Ja, das sollten eigentlich andere Leute beurteilen. Aber wenn Sie mich so fragen, fallen mir zwei Dinge ein. Einmal die Einwerbung eines Drittmittelprojekts von rund 10 Millionen Euro durch die baden-württembergische Landesregierung. Das war damals unter Ministerpräsident Oettinger. Der war hier und hat eine Konferenz abgehalten, an der ich teilgenommen habe. Und dann hat er mich hinterher zur Seite genommen und hat gesagt: „Wenn Sie mir ein Leuchtturmprojekt vorschlagen, könnte ich mir vorstellen, dass Sie 7,5 Millionen Euro bekommen.“ Also haben wir uns hier im ZEW herangesetzt und das sogenannte SEEK-Programm installiert. SEEK steht für Strengthening Efficiency and Competitiveness in the European Knowledge Economie. Und das war ein großer Erfolg, weil die Projekte, die dort bearbeitet wurden, erforderten, dass die ZEW‘ler irgendeinen einen Forscher oder Forscherin außerhalb des ZEW ins Boot nehmen mussten. Das war die Bedingung. Möglichst sogar aus dem Ausland. Das ist die eine Herausforderung, auf die ich ein bisschen stolz bin. Und die zweite Herausforderung ist die Gründung der damaligen IKT-Gruppe. IKT stand für Information, Kommunikation und Transformation. Und die heißt heute Digital Economy. Und das war eine langwieriger Prozess. Wir haben uns sehr viel Mühe gegeben, viele Alternativen geprüft und es war Erfolgsstory, wie wir heute sehen. Und das ist zurückzuführen auf die damalige und jetzige Leiterin Irene Bertschek, Professorin Irene Bertschek. Und wie gesagt, auf die Erfolgsstory bin ich auch ein bisschen stolz.
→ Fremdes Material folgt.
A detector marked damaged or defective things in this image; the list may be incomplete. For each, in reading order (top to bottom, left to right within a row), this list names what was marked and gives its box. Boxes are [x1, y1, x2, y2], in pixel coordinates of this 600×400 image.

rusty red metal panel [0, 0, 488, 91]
00: 06:36:01 - 00:06:57:00

Bastian Thüne:

Bastian Thüne: Jetzt haben Sie ja eben gesagt, dass sie dieses große Drittmittelprojekt hatten. Und das ist ja auch immer ein Spagat an einem Forschungsinstitut zwischen exzellenter Wissenschaft und dem Einwerben von Drittmitteln. In der Geschichte des ZEW gab es ja auch eine Zeit, da waren Sie überlebensnotwendig. Was ist denn ein gutes Verhältnis von Fördergeldern zu Drittmitteln?
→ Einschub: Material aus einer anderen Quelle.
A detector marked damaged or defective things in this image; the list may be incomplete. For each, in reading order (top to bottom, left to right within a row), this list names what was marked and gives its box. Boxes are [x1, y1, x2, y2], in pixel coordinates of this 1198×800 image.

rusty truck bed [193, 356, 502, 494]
00: 06:57:01 - 00:07:48:00

Wolfgang Franz:

Wolfgang Franz: Na ja, das war immer schon ein Spagat, der schwer zu lösen war. Einfach deshalb, weil die Wissenschaftlerinnen und Wissenschaftler natürlich lieber an ihrer Dissertation gearbeitet haben, also einem Drittmittelprojekt. Und wir haben uns bemüht, durch zwei Maßnahmen da ein bisschen Abhilfe zu schaffen. Einmal, dass wir naturgemäß nur Drittmittelprojekte genommen haben, die wissenschaftlich anspruchsvoll waren. Und bei vielen dieser Drittmittelprojekte konnten die Leute auch, aus den Drittmittelprojekten ihre Dissertation schreiben. Und das zweite, wo das nicht so möglich war, haben wir versucht das zu kompensieren durch Freistellungen von der Arbeit bei voller Bezahlung. Und dann konnten die Leute auch ins Ausland gehen, was auch sehr stark in Anspruch genommen worden ist.
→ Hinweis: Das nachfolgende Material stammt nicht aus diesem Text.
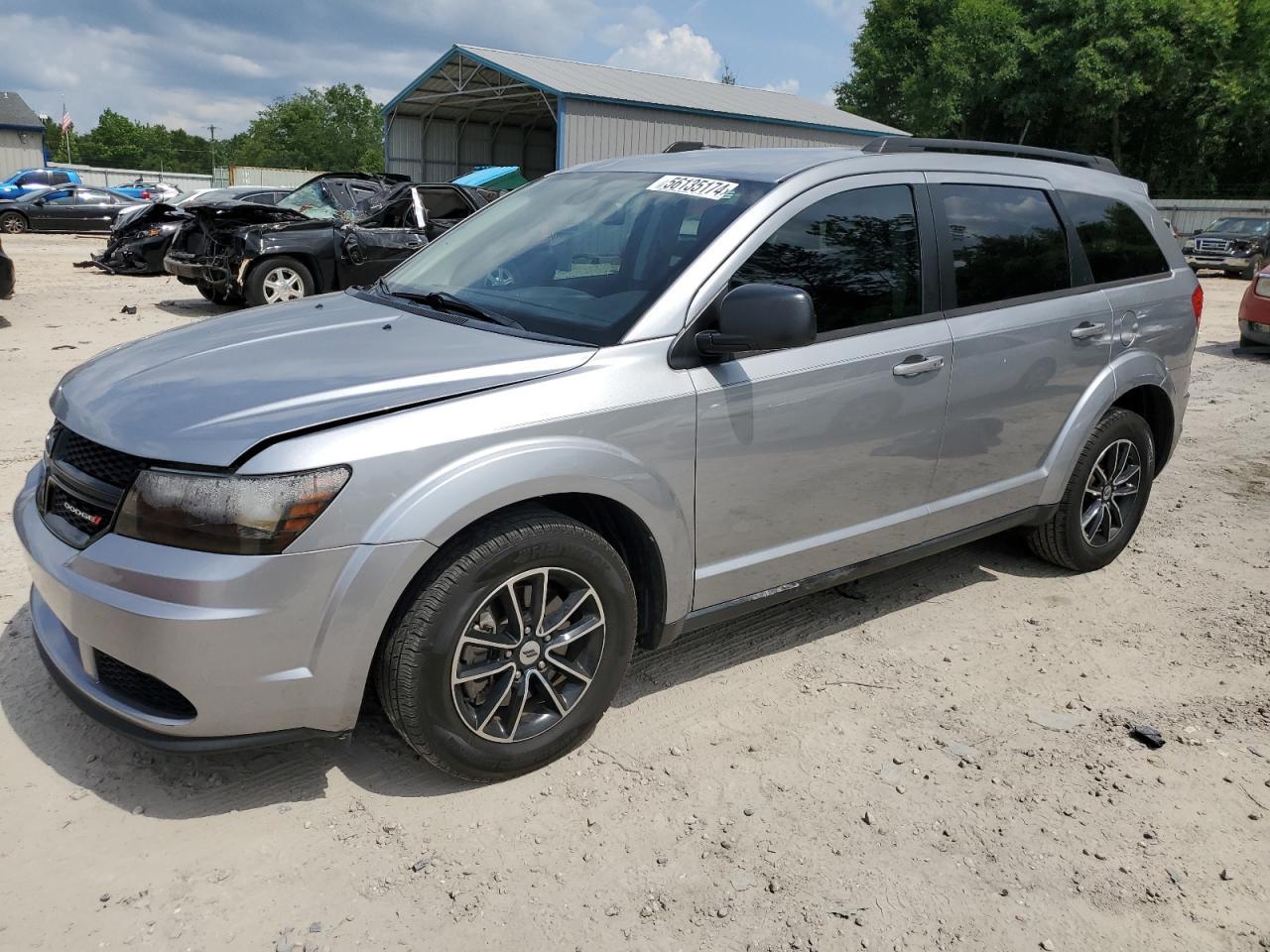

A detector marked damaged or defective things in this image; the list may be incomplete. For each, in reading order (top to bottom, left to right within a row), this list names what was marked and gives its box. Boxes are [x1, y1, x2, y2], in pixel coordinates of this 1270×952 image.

wrecked black sedan [165, 171, 492, 305]
damaged dark suv [165, 171, 492, 305]
damaged front headlight [116, 464, 349, 555]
00: 07:48:01 - 00:07:52:00

Bastian Thüne:

Bastian Thüne: Und hat sich das im Laufe der Zeit gewandelt hier am ZEW?

00: 07:52:01 - 00:08:32:00

Wolfgang Franz:

Wolfgang Franz: Na ja, ich halte mich da völlig raus. Aber ich kriege natürlich einiges mit. Und es gibt ja eine ganze Reihe von objektiven Faktoren, die darauf hindeuten, dass das ZEW sich sehr gut entwickelt hat. Einmal neue Forschungsfelder. Denken Sie an die Forschungsgruppe Marktdesign, oder Gesundheitsökonomik. Und zum anderen die glänzenden Evaluationen. Gerade in den vergangenen Jahren. 2023 hat das ZEW ja eine neue Evaluation über sich ergehen lassen müssen – durch die Leibniz Gemeinschaft und ist mit Bestnoten herausgekommen. Und das zeigt mir, dass das ZEW auf sehr gutem Wege ist.

00: 08:32:01 - 00:08:50:00

Bastian Thüne:

Bastian Thüne: Und wenn wir jetzt wieder zurückgehen in Ihre Zeit als ZEW-Präsident. Da fielen ja auch die sogenannten Hartz Reformen. Das war die größte Arbeitsmarktreform seit Gründung der Bundesrepublik. Damals waren Sie in einigen Talkshows, etwa bei Sabine Christiansen. Wie haben Sie das erlebt?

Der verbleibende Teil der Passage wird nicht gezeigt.